BackgrounDrb and getting started on EC2
Instead of building our DRb solution from scratch, we will make use of Ezra's BackrounDRb plugin. For a great explanation of it, by the author himself, head to: Introduction to BackgrounDRb. To speed things up, I will assume that you have your EC2 server running, and you are sitting in front of the console (ssh). If you need help with these steps, check Amazon's Getting Started guide.
Setting up DRb on EC2
Depending on the image you booted, your server's hostname may or may not be set to your public handle, and we need to fix this for a reason you will see shortly. A quick bash script should do the task:
# Retrieve and store our ip / hostname
wget -q -O /tmp/public-ip http://169.254.169.254/latest/meta-data/public-ipv4
wget -q -O /tmp/public-hostname http://169.254.169.254/latest/meta-data/public-hostname
hostname -F /tmp/public-hostname
echo $(hostname) > /etc/hostname
You can also manually execute these commands in your console. You don't really need the public IP, but I kept it for debugging purposes. After performing these steps, executing 'hostname' on your command line should return your full ec2.xxxx.com handle. Now we're ready to install BackgrounDRb:
svn checkout http://svn.devjavu.com/backgroundrb/trunk backgroundrbmkdir backgroundrb/workersNext, we will create a dummy echo worker which will simply append a string to our request, and store it as a final result. With a little imagination, you can extend this example to convert video files, create PDF's, and the list goes on!
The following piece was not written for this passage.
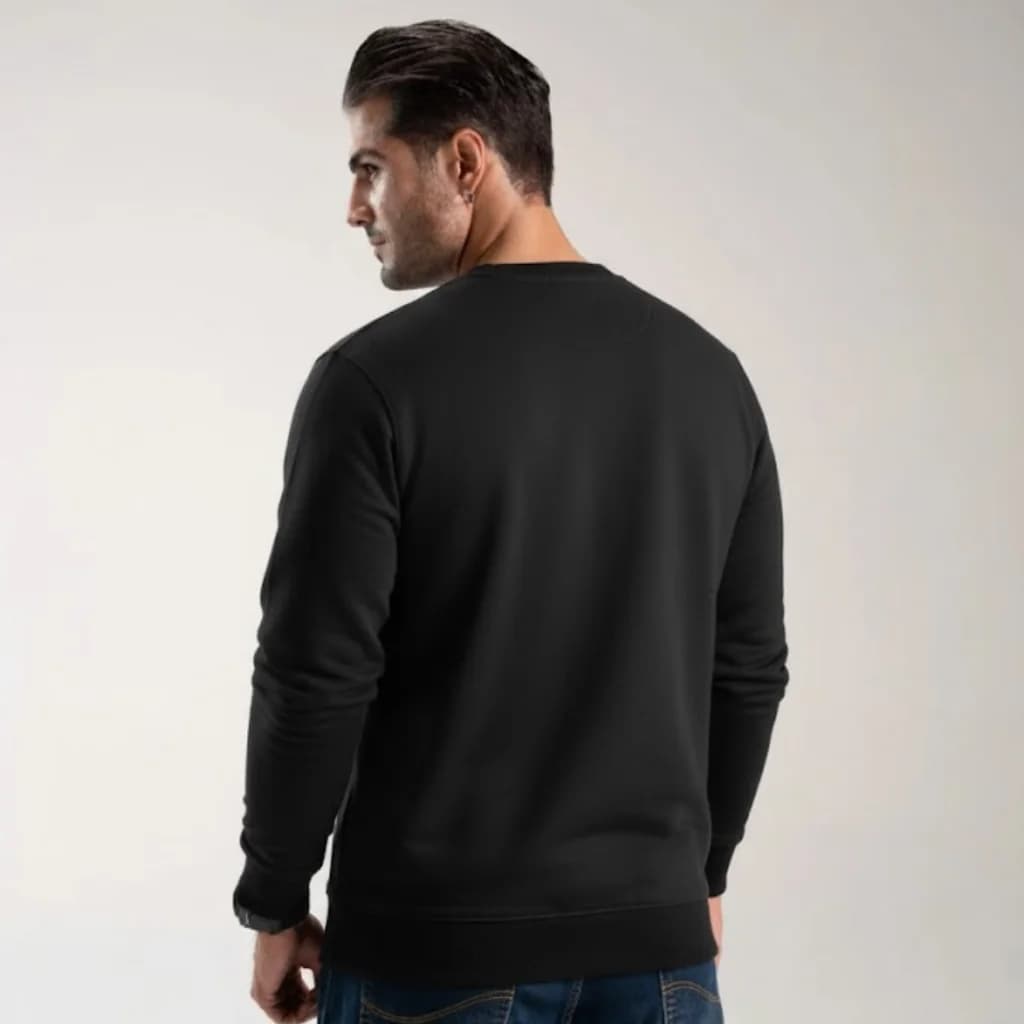سویشرت neromoda crewneck مشکی – نمای تنخور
class EchoWorker < BackgrounDRb::Worker::Base
def do_work(string)
logger.info("\tTest query: #{string}")
results[:status] = "Echo back: #{string}"
self.delete
end
end
EchoWorker.register
Save the worker in your 'workers' directory and we are almost done on the server side. To simplify the command line, we will also create a configuration file for our DRb server:
---
:port: 2000
:protocol: druby
:worker_dir: workers
:pool_size: 10
We will run our server on port 2000, via druby (TCP) protocol, and allow at most 10 workers. Now we're ready to launch the server. However, there is a small caveat you need to be aware of: internally all EC2 servers are addressed via local NAT'ed IP addresses. The servers are unaware of their public IP's, and hence won't bind to them, but specifying their public hostname will do the trick:
script/backgroundrb start -- -c server.conf -h $(hostname)
Voila, you have turned an EC2 box into a DRb server. Having said that, do check your log directory for any error messages!
Connecting with a client
Connecting to our server is much simpler, in fact we don't even need any additional libraries. DRb is bundled with Ruby by default, hence our client is a single file:
require 'rubygems'
require 'drb'
remote_worker = DRbObject.new(nil, 'druby://ec2-xx-xx-xx-xx.z-1.compute-1.amazonaws.com:2000')
key = remote_worker.new_worker(:class => :echo_worker, :args => 'Hey EC2!')
puts "Job key: #{key}\n"
# Circumventing a bug: http://backgroundrb.devjavu.com/ticket/50
result = remote_worker.worker(:backgroundrb_results).get_result(key, :status)
puts "\t Reply :: #{result}\n"
puts "Done"
Our standalone client will create a remote process, store a temporary key, and then ask the server for the result - simple as that. Rails developers have it even easier: install the same plugin in your application and follow the configuration instructions in BackgrounDRb's RDoc. Once it is configured, you will have access to a 'MiddleMan' object in your application to both create and retrieve remote results! Executing our standalone client produces:
Job key: 21d52258feec520d3f911b323e1e8b20 Reply :: Echo back: Hey EC2!Done
Voila, now you can advantage of on-demand, scalable EC2 infrastructure in your Ruby/Rails application!